-- WRITTEN PROBLEM --
Extract, word for word, every line from the one containing "Approximately how far is" through the final line, both included.

** START OF INFORMATION SUPPLIED **

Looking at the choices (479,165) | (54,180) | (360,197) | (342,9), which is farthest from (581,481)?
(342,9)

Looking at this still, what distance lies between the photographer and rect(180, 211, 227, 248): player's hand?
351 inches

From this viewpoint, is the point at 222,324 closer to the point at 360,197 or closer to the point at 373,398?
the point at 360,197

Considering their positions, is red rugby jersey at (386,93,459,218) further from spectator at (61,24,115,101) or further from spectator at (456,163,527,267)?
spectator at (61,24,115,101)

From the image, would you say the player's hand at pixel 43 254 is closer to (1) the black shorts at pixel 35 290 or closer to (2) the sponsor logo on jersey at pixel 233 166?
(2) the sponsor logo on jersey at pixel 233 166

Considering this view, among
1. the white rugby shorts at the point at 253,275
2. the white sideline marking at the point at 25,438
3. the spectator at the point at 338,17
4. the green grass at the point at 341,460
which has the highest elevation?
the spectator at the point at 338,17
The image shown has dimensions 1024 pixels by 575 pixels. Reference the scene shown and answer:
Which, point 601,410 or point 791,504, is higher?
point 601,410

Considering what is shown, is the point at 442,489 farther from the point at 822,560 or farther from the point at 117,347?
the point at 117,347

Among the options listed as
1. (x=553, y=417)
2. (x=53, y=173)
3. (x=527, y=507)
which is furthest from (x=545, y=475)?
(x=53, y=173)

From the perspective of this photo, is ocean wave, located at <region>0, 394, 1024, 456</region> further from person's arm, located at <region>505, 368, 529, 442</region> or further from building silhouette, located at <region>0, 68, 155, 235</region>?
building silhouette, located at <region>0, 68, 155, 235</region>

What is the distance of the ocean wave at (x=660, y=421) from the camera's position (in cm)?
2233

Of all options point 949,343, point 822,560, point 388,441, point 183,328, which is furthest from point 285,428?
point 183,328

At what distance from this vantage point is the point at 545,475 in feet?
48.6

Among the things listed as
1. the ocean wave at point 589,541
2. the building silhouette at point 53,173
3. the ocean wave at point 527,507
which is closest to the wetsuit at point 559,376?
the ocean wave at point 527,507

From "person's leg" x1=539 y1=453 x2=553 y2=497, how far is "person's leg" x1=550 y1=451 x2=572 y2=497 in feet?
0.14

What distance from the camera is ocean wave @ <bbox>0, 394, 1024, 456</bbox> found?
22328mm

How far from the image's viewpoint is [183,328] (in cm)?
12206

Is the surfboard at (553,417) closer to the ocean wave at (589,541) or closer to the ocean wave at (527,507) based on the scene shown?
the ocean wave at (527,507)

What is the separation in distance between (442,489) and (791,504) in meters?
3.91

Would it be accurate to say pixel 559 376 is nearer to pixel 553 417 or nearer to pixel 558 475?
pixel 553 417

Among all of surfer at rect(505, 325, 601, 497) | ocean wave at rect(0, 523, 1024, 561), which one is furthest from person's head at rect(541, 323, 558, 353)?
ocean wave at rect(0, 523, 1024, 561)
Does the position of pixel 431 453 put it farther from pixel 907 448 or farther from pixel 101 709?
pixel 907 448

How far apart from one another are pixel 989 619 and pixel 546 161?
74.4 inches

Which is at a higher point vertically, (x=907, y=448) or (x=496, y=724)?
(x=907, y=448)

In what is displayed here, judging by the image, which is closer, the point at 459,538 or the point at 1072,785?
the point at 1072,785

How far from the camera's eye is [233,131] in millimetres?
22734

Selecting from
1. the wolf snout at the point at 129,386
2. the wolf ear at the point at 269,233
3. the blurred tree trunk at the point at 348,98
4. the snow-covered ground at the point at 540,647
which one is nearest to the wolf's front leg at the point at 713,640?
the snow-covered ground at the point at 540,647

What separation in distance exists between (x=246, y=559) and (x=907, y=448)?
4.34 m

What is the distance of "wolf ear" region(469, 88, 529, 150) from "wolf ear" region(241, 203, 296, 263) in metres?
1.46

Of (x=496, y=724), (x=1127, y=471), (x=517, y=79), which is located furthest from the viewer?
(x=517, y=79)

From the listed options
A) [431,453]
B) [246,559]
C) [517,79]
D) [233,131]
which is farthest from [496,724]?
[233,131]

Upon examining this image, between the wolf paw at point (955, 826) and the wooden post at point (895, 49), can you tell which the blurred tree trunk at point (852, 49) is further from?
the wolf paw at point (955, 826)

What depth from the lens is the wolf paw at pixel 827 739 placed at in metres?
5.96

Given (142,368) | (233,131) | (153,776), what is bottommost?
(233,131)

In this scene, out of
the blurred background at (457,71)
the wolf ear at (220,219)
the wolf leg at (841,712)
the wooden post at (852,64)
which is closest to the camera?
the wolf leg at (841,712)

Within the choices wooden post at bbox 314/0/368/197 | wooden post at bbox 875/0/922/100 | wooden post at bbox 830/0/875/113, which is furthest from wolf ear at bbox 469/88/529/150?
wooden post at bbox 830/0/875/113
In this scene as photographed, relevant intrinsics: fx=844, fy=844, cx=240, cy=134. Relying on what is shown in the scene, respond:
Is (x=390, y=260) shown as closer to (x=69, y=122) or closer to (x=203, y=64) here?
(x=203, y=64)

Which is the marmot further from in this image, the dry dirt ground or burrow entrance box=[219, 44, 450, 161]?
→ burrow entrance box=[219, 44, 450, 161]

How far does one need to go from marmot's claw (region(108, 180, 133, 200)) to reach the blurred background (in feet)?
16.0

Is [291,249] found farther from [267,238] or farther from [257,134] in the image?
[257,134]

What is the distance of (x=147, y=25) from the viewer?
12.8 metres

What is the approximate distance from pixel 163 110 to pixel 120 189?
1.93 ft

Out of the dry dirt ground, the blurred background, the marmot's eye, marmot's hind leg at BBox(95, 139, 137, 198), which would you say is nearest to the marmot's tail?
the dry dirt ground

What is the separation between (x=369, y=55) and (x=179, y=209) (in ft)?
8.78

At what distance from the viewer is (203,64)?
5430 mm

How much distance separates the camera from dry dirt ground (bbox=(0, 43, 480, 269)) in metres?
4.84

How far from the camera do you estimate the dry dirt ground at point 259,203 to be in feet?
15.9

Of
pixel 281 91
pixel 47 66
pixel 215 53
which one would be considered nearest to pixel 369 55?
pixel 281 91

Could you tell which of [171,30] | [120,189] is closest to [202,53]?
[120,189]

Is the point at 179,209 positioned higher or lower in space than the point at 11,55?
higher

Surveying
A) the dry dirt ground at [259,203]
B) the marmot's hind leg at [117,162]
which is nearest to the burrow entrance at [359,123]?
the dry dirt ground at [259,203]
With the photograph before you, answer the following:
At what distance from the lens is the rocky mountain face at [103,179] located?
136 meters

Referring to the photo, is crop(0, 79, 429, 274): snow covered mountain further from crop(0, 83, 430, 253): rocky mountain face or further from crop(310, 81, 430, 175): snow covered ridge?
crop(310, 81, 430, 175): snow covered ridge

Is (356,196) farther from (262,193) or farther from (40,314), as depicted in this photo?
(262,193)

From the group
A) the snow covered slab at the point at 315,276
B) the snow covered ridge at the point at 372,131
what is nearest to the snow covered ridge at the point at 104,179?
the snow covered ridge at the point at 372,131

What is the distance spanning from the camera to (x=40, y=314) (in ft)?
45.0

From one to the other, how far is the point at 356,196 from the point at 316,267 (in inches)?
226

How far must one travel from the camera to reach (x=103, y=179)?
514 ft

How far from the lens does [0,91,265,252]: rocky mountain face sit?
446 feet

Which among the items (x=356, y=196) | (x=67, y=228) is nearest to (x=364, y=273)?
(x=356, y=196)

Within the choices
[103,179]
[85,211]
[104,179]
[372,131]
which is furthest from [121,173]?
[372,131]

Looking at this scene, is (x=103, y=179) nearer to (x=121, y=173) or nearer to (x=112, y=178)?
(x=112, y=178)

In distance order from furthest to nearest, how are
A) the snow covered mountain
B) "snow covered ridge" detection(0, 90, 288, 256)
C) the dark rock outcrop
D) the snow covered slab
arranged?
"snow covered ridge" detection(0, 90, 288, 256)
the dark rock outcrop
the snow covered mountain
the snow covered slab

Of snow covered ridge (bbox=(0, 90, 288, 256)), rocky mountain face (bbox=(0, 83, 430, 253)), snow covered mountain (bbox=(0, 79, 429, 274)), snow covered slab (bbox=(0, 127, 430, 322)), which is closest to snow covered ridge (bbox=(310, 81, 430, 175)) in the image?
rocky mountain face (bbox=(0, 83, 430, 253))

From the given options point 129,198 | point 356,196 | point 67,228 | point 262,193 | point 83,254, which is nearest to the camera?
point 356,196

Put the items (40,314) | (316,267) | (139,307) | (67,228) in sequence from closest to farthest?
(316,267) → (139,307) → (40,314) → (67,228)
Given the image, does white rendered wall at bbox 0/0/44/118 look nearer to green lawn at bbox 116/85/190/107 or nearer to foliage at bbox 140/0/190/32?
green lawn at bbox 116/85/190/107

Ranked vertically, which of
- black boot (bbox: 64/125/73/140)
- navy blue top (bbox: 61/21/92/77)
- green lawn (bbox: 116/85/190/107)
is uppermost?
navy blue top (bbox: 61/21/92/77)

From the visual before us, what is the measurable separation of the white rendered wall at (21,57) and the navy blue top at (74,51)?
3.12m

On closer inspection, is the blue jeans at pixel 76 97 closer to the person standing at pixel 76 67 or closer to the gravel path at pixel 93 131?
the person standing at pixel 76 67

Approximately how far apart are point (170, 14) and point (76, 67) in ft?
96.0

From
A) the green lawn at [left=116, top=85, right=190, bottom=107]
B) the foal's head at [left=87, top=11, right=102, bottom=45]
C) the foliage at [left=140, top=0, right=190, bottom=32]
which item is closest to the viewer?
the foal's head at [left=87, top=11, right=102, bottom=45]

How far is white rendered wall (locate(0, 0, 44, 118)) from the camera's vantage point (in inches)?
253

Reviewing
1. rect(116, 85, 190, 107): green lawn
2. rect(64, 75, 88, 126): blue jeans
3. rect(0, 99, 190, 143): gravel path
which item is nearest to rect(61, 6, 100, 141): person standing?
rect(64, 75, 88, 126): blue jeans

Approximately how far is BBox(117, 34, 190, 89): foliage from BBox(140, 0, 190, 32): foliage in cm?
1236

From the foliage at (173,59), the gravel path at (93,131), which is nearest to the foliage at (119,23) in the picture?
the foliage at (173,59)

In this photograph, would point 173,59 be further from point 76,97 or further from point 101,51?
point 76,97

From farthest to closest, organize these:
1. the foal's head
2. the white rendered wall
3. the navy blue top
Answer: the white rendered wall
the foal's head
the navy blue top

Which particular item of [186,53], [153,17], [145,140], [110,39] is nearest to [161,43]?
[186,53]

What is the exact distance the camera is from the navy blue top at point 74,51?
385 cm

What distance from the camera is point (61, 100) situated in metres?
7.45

** END OF INFORMATION SUPPLIED **

-- OUTPUT OF THE EXERCISE --
Approximately how far is BBox(117, 34, 190, 89): foliage from BBox(140, 0, 190, 32): foliage in cm?
1236

From the foliage at (173,59), the gravel path at (93,131), which is nearest to the foliage at (119,23) in the picture?
the foliage at (173,59)

In this photograph, would point 173,59 be further from point 76,97 or further from point 101,51?
point 76,97

From farthest to closest, organize these:
1. the foal's head
2. the white rendered wall
3. the navy blue top
Answer: the white rendered wall
the foal's head
the navy blue top

Which particular item of [186,53], [153,17], [145,140], [110,39] is nearest to [161,43]?
[186,53]

What is the exact distance the camera is from the navy blue top at point 74,51?
385 cm

What distance from the camera is point (61, 100) situated in metres?
7.45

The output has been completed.